Cinema - Ciência e política em tempos de guerra
Olhando em retrospecto a filmografia do diretor e roteirista Christopher Nolan, “Oppenheimer” é um filme diferente. Não só por se tratar da cinebiografia de uma figura controversa, baseado no livro “O Prometheus americano”, mas Nolan cria uma obra menos cerebral e mais focada nos diálogos e nas relações dos personagens. É notório que o artista entendeu a necessidade de se moldar para esse projeto, e, vindo de um diretor consagrado como ele, isso não é pouca coisa.
O filme narra a história de Oppenheimer a partir de dois depoimentos, ambos já durante a Guerra Fria, e a partir deles vai construindo a história em retrospecto. Trabalhar narrativas de forma não linear é uma das marcas do cinema de Nolan, e aqui essa dinâmica funciona, priorizando em sua primeira metade o aspecto científico, e em sua segunda metade, aspectos políticos, tudo de forma orgânica.
Interessante como o longa adota uma postura subjetiva em seu início, mostrando um pouco a forma como o protagonista enxerga o mundo, de uma maneira muito particular, o que corrobora com o momento do seu depoimento. Uma visão interessante, que é completamente abandonada após esse início.
O filme tem um ritmo acelerado, e esse ritmo funciona para imprimir a urgência da corrida armamentista durante a Segunda Guerra Mundial. É muita informação exibida, são diversos personagens que passam pela vida do protagonista, e a formação de um elenco repleto de atores famosos ajuda na identificação de muitos deles.
Talvez pelo longa extensão da obra, esse ritmo acaba tornando o longa uma experiência cansativa, já que não traz praticamente nenhum respiro. São cenas repletas de diálogos que se sobrepõem, passando muitas informações, que precisam contar um momento importante da história através da construção narrativa do seu protagonista, que funciona como um estudo de personagem.
Pensando na adaptação de Nolan em seu estilo para realizar “Oppenheimer”, é curioso notar que, dada a natureza desse tipo de filme, uma das características pela qual Nolan é constantemente criticado, o seu excesso de didatismo acabe funcionando muito bem aqui. Justamente por se tratar de uma história que trabalha muito questões científicas e sua busca na construção da bomba, essa característica acaba se mostrando necessária.
O filme também aborda de uma maneira interessante os aspectos morais de todo o trabalho de Oppenheimer e como ele, de certa forma, buscou, de uma forma até bem ingênua, controlar as consequências das suas realizações através da sua fama. É inevitável que uma biografia acabe tentando humanizar o protagonista, mas se a obra consegue algum tipo de sucesso nesse sentido, muito se deve à atuação assombrosa de Cillian Murphy.

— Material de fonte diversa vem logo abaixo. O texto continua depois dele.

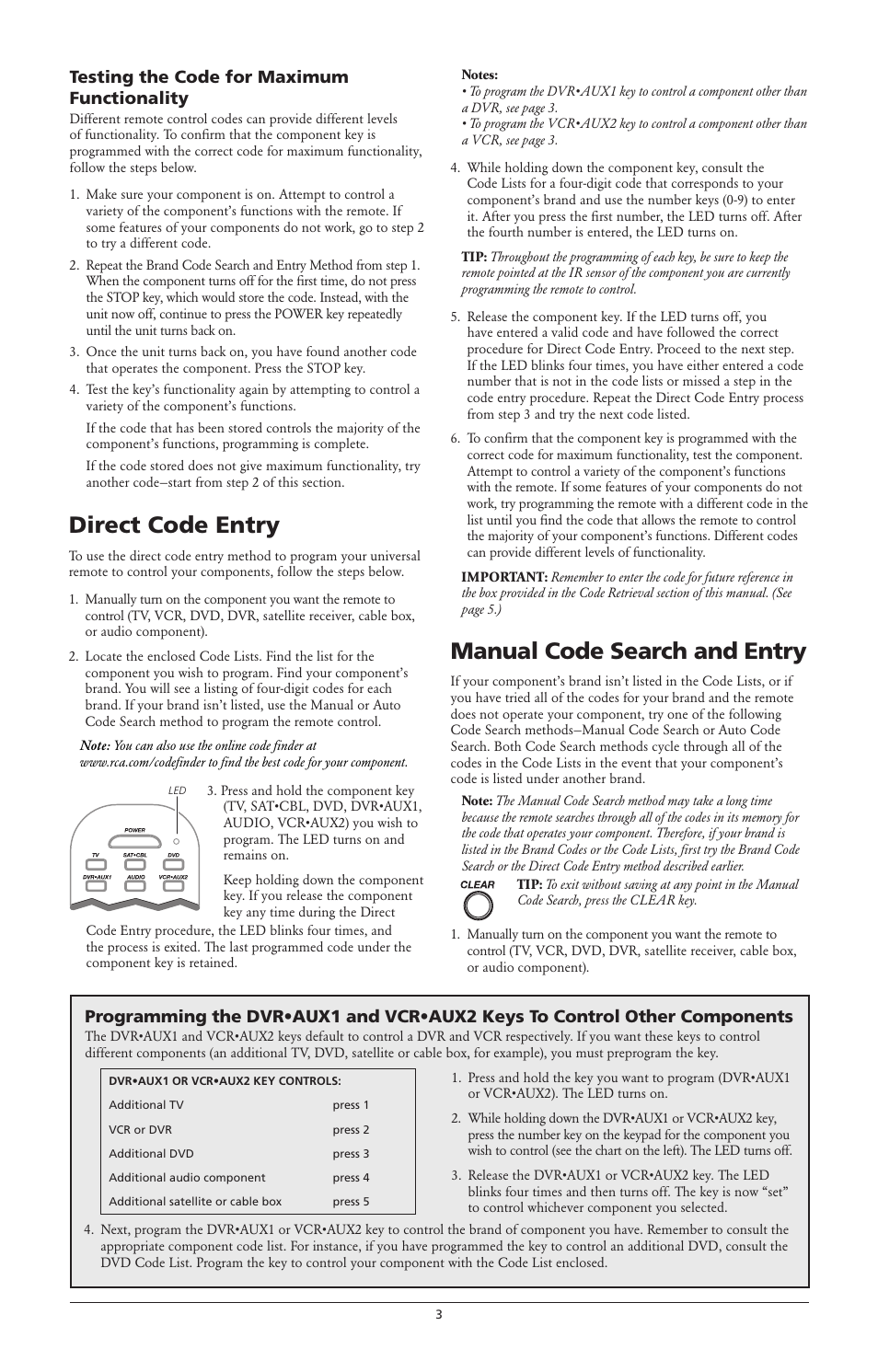 Testing the Code for Maximum Functionality

Different remote control codes can provide different levels of functionality. To confirm that the component key is programmed with the correct code for maximum functionality, follow the steps below.

1. Make sure your component is on. Attempt to control a variety of the component's functions with the remote. If some features of your components do not work, go to step 2 to try a different code.

2. Repeat the Brand Code Search and Entry Method from step 1. When the component turns off for the first time, do not press the STOP key, which would store the code. Instead, with the unit now off, continue to press the POWER key repeatedly until the unit turns back on.

3. Once the unit turns back on, you have found another code that operates the component. Press the STOP key.

4. Test the key's functionality again by attempting to control a variety of the component's functions.

If the code that has been stored controls the majority of the component's functions, programming is complete.

If the code stored does not give maximum functionality, try another code–start from step 2 of this section.

Direct Code Entry

To use the direct code entry method to program your universal remote to control your components, follow the steps below.

1. Manually turn on the component you want the remote to control (TV, VCR, DVD, DVR, satellite receiver, cable box, or audio component).

2. Locate the enclosed Code Lists. Find the list for the component you wish to program. Find your component's brand. You will see a listing of four-digit codes for each brand. If your brand isn't listed, use the Manual or Auto Code Search method to program the remote control.

Note: You can also use the online code finder at www.rca.com/codefinder to find the best code for your component.

LED
POWER
TV SAT•CBL DVD
DVR•AUX1 AUDIO VCR•AUX2

3. Press and hold the component key (TV, SAT•CBL, DVD, DVR•AUX1, AUDIO, VCR•AUX2) you wish to program. The LED turns on and remains on.

Keep holding down the component key. If you release the component key any time during the Direct Code Entry procedure, the LED blinks four times, and the process is exited. The last programmed code under the component key is retained.

Notes:
• To program the DVR•AUX1 key to control a component other than a DVR, see page 3.
• To program the VCR•AUX2 key to control a component other than a VCR, see page 3.

4. While holding down the component key, consult the Code Lists for a four-digit code that corresponds to your component's brand and use the number keys (0-9) to enter it. After you press the first number, the LED turns off. After the fourth number is entered, the LED turns on.

TIP: Throughout the programming of each key, be sure to keep the remote pointed at the IR sensor of the component you are currently programming the remote to control.

5. Release the component key. If the LED turns off, you have entered a valid code and have followed the correct procedure for Direct Code Entry. Proceed to the next step. If the LED blinks four times, you have either entered a code number that is not in the code lists or missed a step in the code entry procedure. Repeat the Direct Code Entry process from step 3 and try the next code listed.

6. To confirm that the component key is programmed with the correct code for maximum functionality, test the component. Attempt to control a variety of the component's functions with the remote. If some features of your components do not work, try programming the remote with a different code in the list until you find the code that allows the remote to control the majority of your component's functions. Different codes can provide different levels of functionality.

IMPORTANT: Remember to enter the code for future reference in the box provided in the Code Retrieval section of this manual. (See page 5.)

Manual Code Search and Entry

If your component's brand isn't listed in the Code Lists, or if you have tried all of the codes for your brand and the remote does not operate your component, try one of the following Code Search methods–Manual Code Search or Auto Code Search. Both Code Search methods cycle through all of the codes in the Code Lists in the event that your component's code is listed under another brand.

Note: The Manual Code Search method may take a long time because the remote searches through all of the codes in its memory for the code that operates your component. Therefore, if your brand is listed in the Brand Codes or the Code Lists, first try the Brand Code Search or the Direct Code Entry method described earlier.

CLEAR

TIP: To exit without saving at any point in the Manual Code Search, press the CLEAR key.

1. Manually turn on the component you want the remote to control (TV, VCR, DVD, DVR, satellite receiver, cable box, or audio component).

Programming the DVR•AUX1 and VCR•AUX2 Keys To Control Other Components

The DVR•AUX1 and VCR•AUX2 keys default to control a DVR and VCR respectively. If you want these keys to control different components (an additional TV, DVD, satellite or cable box, for example), you must preprogram the key.

| DVR•AUX1 OR VCR•AUX2 KEY CONTROLS: | |
|---|---|
| Additional TV | press 1 |
| VCR or DVR | press 2 |
| Additional DVD | press 3 |
| Additional audio component | press 4 |
| Additional satellite or cable box | press 5 |

1. Press and hold the key you want to program (DVR•AUX1 or VCR•AUX2). The LED turns on.

2. While holding down the DVR•AUX1 or VCR•AUX2 key, press the number key on the keypad for the component you wish to control (see the chart on the left). The LED turns off.

3. Release the DVR•AUX1 or VCR•AUX2 key. The LED blinks four times and then turns off. The key is now "set" to control whichever component you selected.

4. Next, program the DVR•AUX1 or VCR•AUX2 key to control the brand of component you have. Remember to consult the appropriate component code list. For instance, if you have programmed the key to control an additional DVD, consult the DVD Code List. Program the key to control your component with the Code List enclosed.

3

Ao adotar os dois depoimentos como fios condutores, a narrativa é comandada pelos personagens de Cillian Murphy e Robert Downey Jr., que representam os lados científico e político da obra. Downey Jr surpreende por um personagem dúbio, que o roteiro demora para que possamos entender a verdade sobre ele. Já Murphy tem a atuação da sua carreira. Com um rosto excessivamente magro, ele transmite muito da sensação através do seu olhar. Uma atuação poderosa, uma das melhores da década.
O filme é tecnicamente impecável. A reconstrução de Los Alamos e da época retratada impressiona. Se o filme não traz a grandiosidade visual de outras obras do diretor, esse tom grandioso fica por conta da excelente trilha sonora de Ludwig Göransson, que imprime a dramaticidade e grandiosidade. É inegável que a trilha levanta o filme em vários momentos.
Apesar de ser uma experiência cansativa, “Oppenheimer” é um filme grandioso, que mostra, através de um estudo de personagem, os perigos da mistura entre ciência e política, principalmente em tempos de guerra. Ao trabalhar a história através dos personagens, uma característica presente em seus melhores filmes, Nolan traz algum senso de humanidade para uma história trágica, gerada pelo medo, pela ganância e justamente por uma desumanidade indescritível.